Il caso più eclatante riguarda un tratto della Grande Traversata delle Alpi, tra il sentiero che porta al rifugio Genova-Figari e il Colle di Fenestrelle. Qui i guardiaparco hanno dovuto cancellare scritte e disegni lasciati su grandi massi da qualche “artista” improvvisato. Non bastava la fatica di mantenere agibili i sentieri, riparare danni naturali o garantire la sicurezza dei camminatori: ora bisogna pure rincorrere i teppisti che trasformano un ambiente unico in una tela per graffiti da periferia.
E non è finita. L’ente parco segnala una lunga lista di altre storture: bivacchi abbandonati in condizioni pietose, segnaletica manomessa con adesivi, indicazioni abusive di itinerari inventati da qualche escursionista in cerca di protagonismo. Piccoli gesti che però hanno un grande impatto: disorientano chi percorre i sentieri, aumentano i rischi e soprattutto trasmettono un messaggio chiaro, quello della mancanza totale di rispetto per un patrimonio collettivo.
Non è un caso che i guardiaparco abbiano deciso di intensificare i controlli, ricorrendo anche alle fototrappole per provare a risalire ai responsabili.

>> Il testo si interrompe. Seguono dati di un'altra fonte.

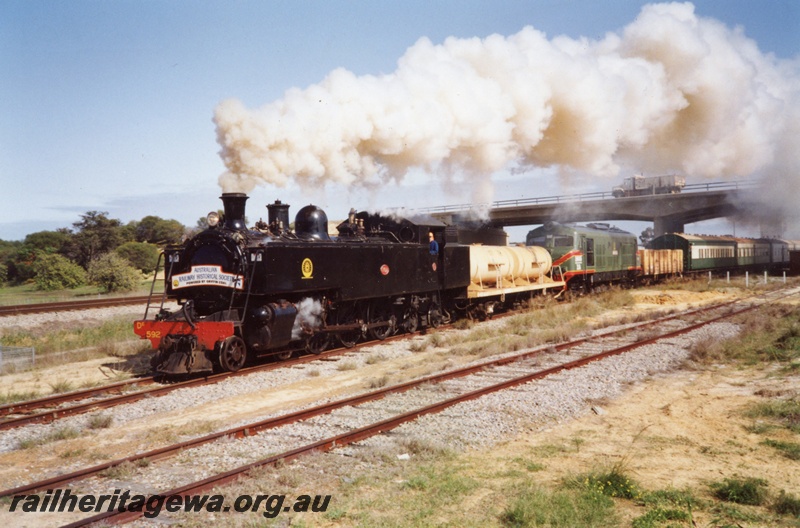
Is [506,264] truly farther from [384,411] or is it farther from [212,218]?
[384,411]

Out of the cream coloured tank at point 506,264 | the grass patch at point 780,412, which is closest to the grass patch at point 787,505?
the grass patch at point 780,412

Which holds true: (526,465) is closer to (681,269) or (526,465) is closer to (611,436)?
(611,436)

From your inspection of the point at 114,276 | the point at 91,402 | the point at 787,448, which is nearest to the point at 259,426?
the point at 91,402

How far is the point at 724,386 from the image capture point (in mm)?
10367

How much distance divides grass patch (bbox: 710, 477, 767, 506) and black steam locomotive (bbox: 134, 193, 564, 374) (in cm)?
793

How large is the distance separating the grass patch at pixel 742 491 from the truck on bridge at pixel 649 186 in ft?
149

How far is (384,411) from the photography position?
8.60 meters

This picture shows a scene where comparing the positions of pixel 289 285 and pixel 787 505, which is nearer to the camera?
pixel 787 505

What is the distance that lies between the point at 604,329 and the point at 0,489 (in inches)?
597

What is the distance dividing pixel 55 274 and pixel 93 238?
60.2 ft

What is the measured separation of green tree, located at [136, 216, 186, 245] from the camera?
6581 centimetres

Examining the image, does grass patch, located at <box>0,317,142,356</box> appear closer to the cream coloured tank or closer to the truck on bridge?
the cream coloured tank

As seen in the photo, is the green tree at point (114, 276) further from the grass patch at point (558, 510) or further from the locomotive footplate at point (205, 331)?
the grass patch at point (558, 510)

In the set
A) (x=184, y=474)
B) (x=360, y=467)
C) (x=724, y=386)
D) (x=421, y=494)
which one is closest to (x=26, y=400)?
(x=184, y=474)
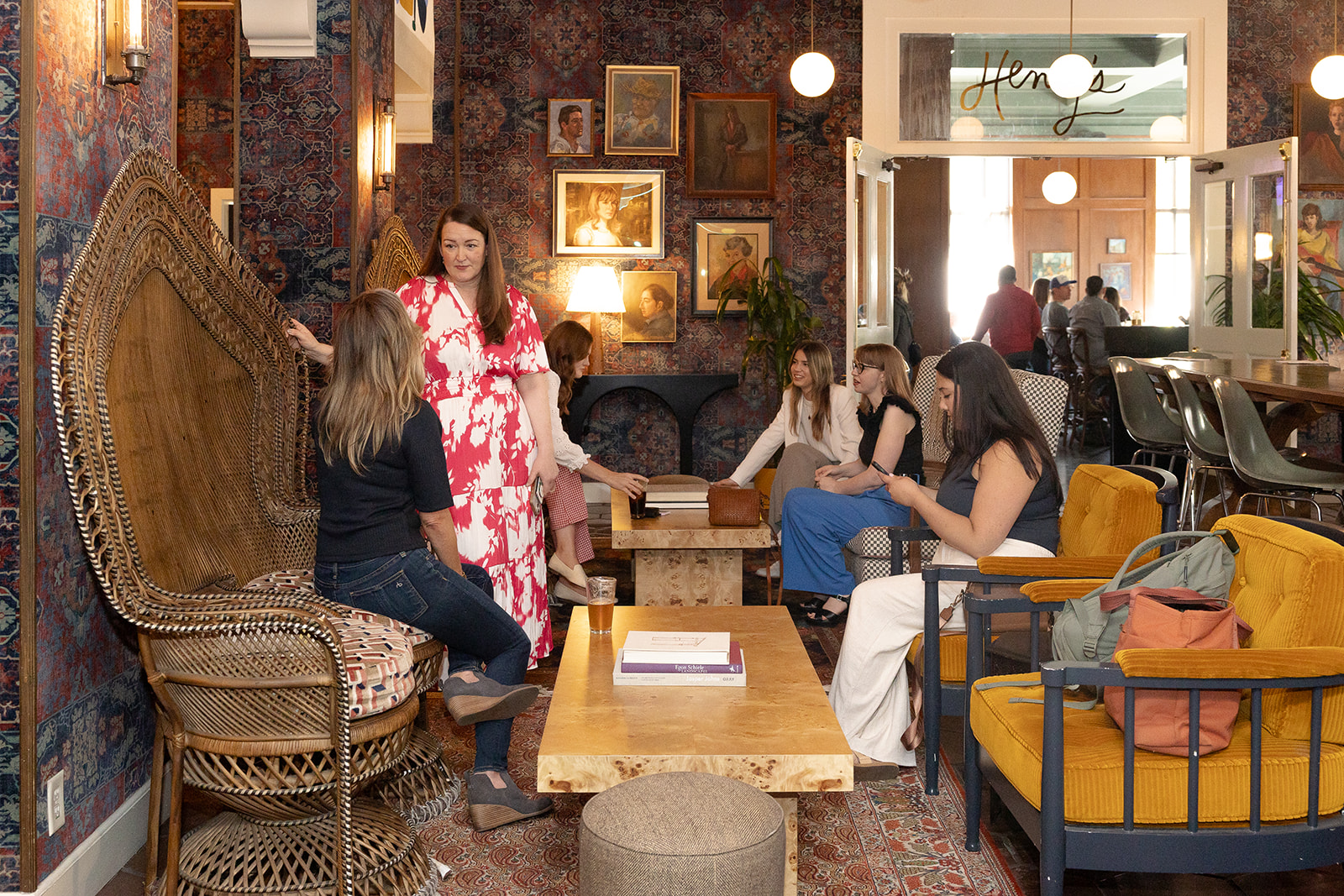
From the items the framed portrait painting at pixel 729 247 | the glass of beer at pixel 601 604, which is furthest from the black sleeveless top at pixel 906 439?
the framed portrait painting at pixel 729 247

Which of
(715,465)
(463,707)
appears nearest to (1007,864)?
(463,707)

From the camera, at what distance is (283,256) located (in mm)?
3943

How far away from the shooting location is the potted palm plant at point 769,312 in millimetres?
8156

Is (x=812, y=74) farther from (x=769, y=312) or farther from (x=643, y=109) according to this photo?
(x=769, y=312)

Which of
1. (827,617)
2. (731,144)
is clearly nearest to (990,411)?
(827,617)

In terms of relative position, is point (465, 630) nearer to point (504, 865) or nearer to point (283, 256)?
point (504, 865)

Il fatto stesso che si debbano installare telecamere in un’area protetta è il simbolo di una sconfitta culturale: la montagna dovrebbe essere spazio di libertà e silenzio, e invece è costretta a difendersi come una città ostaggio di vandali.
Il tono dell’ente è duro e non potrebbe essere altrimenti: le risorse destinate alla manutenzione dei sentieri vengono dirottate per cancellare scarabocchi e rattoppare cartelli, mentre i fondi dovrebbero servire a preservare flora e fauna, migliorare i rifugi, educare alla sostenibilità. Ma come si può educare se manca il minimo rispetto? Ogni disegno su una roccia non è una bravata innocente, è un atto di arroganza che cancella secoli di storia naturale. Ogni adesivo su un segnale non è una goliardata, è un potenziale pericolo per chi si affida a quella segnaletica per non perdersi in quota.
E allora la domanda è inevitabile: cosa spinge qualcuno a salire fino a 2000 metri di altitudine per lasciare il proprio nome su un sasso? Perché trasformare in discarica un bivacco costruito con fondi pubblici e fatica volontaria? La risposta, probabilmente, sta in quella cultura del consumo che ormai permea anche la montagna: tutto è territorio da sfruttare, fotografare, marchiare, senza alcuna responsabilità.
Il parco annuncia indagini e controlli, ma basteranno? Le fototrappole potranno forse individuare qualche responsabile, ma il problema resta più profondo. Serve una presa di coscienza collettiva, perché il danno non riguarda solo la bellezza del paesaggio, ma la credibilità stessa di chi dice di amare la montagna e poi la tratta come un cortile di casa.
La denuncia del Parco Alpi Marittime è quindi anche un grido d’allarme. Non si tratta soltanto di tutelare un tratto della Grande Traversata delle Alpi, ma di difendere un’idea di montagna che sta rischiando di svanire: un luogo sacro, fragile, che merita silenzio e cura. Invece oggi a vincere sono i vandalismi, e chi lavora per proteggere il territorio è costretto a rincorrere la maleducazione con spugna e solventi.
Il rischio è che, a forza di tollerare, si finisca per abituarsi. E abituarsi a vedere rocce imbrattate e cartelli manomessi significherebbe accettare la sconfitta della cultura del rispetto. Ecco perché la polemica deve restare accesa: la montagna non ha bisogno di tag come in un sottopassaggio ferroviario, ma di coscienza e responsabilità.